BCV5: Fast, Flexible, and Powerful Masking Capabilities
BCV5 copies tables, tablespaces or entire schemas with high performance up to 10 times faster than traditional unload/load processes.
Advantages for DORA requirements:
- Multiple test environments (e.g., for unit, integration, and functional tests) can be built in parallel
- Subsets can be generated for security testing
- No runtime impact on productive workloads
BCV5 is ideally suited for recurring tests, parallel development streams, and smaller test environments.
How the DORA-Compliant Test Architecture Works with UBS Hainer
The following diagram illustrates a multi-stage, DORA-compliant test data concept:

The starting point is the production environment, where DORA-mandated Threat-Led Penetration Testing (TLPT)/live penetration tests must be performed and no separate test data setup is possible here. BCV4 then creates a 1:1 clone of the entire DB2 system from full system backups or directly via FlashCopy (own volumes, cloned catalog/directory, identical objects and structures). This clone still contains real production data and may therefore only be used for strictly regulated purposes, such as realistically testing recoverability from backups (including conditional restart) and determining actual runtimes for full recovery.
In the next step, this clone is fully masked using XDM (or BCV5), creating a production-like and data-protection-compliant master test environment: the same amount of data and the same DB2/data sharing structure, but without usable personal references. From this masked master copy, BCV5 (or XDM) then selectively creates additional test environments, specific schemas or partial datasets for unit, integration, acceptance, performance, or authorization tests and if required, multiple times and by renaming schemas within the same DB2 system.
This approach results in only one strictly controlled access point to production data (during the initial clone). All downstream test environments are automatically GDPR- and DORA-compliant while enabling realistic resilience and application testing.
Practical Examples from the Financial Industry
The following examples illustrate how DORA-compliant test data management is applied in real-world scenarios across different segments of the financial industry.

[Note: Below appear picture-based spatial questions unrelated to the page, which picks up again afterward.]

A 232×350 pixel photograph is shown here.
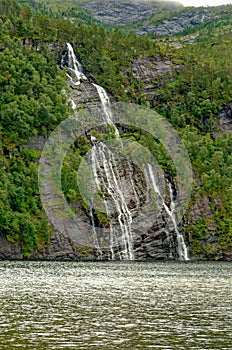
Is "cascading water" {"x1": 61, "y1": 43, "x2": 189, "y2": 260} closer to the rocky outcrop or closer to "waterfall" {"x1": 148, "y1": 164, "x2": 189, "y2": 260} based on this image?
"waterfall" {"x1": 148, "y1": 164, "x2": 189, "y2": 260}

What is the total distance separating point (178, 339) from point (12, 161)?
86876mm

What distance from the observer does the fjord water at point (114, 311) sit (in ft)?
107

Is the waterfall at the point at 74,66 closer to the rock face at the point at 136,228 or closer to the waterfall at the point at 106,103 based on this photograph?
the waterfall at the point at 106,103

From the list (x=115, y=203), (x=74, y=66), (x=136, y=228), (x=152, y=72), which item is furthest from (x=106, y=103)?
(x=136, y=228)

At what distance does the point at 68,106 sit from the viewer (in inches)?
5325

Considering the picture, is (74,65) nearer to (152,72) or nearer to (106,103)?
(106,103)

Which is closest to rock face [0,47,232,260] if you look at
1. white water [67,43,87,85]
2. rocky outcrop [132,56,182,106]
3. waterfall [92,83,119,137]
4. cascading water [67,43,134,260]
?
cascading water [67,43,134,260]

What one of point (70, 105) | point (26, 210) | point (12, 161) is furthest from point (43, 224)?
point (70, 105)

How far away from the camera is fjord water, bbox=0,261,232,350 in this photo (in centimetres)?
3254

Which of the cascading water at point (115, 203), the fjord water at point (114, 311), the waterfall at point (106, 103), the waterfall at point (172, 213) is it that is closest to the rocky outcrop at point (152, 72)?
the waterfall at point (106, 103)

Banks: Scenario Testing for Payment Resilience
Banks regularly simulate operational disruptions, such as cyberattacks. Meaningful resilience testing is only possible if target test environments reflect real data volumes, structures, and dependencies.

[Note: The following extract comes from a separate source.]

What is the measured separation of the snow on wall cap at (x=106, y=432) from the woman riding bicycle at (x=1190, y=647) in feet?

Without realistic and legally compliant test data, recovery, failover, and continuity tests provide only limited insight into actual operational resilience.
Compliance officers must ensure that tests:
- Use realistic transaction data sequences
- Apply data masking to protect customer data
- Maintain consistency across core banking, CRM, and reporting systems
BCV5 and XDM generate complete, auditable masking reports, that’s an essential advantage for compliance.
Insurance Companies: Stress Tests in Claims Management
Insurers simulate exceptional claim loads to test system resilience. This requires:
- Realistic contract and claims datasets
- End-to-end validation of workflows across multiple platforms
- Compatibility between legacy and cloud systems
XDM delivers realistic, structured, and documented test data regardless of origin.
Investment Management: System Continuity Testing
Asset managers must ensure the continuity of their portfolio and trading systems by:
- Simulating outages of order management or market data feeds
- Executing recovery scenarios for delayed settlements and NAV calculations
- Ensuring data integrity and synchronization between fund accounting, compliance, and risk systems
BCV4 and XDM support full data integrity in these scenarios.
Integration into Existing Security and Automation Processes
XDM and BCV can be integrated via APIs and automation frameworks into CI/CD pipelines, SIEM systems, and existing test tools. This makes test data management a native component of operational resilience and not just a compliance task.
Conclusion: Professional Test Data Management Facilitates DORA Readiness
With BCV4, XDM, and BCV5, DORA-compliant testing can be implemented efficiently, scalably, and in an audit-proof manner. Organizations that approach DORA correctly gain more stable systems, better testing and, as a result, greater trust both internally and externally.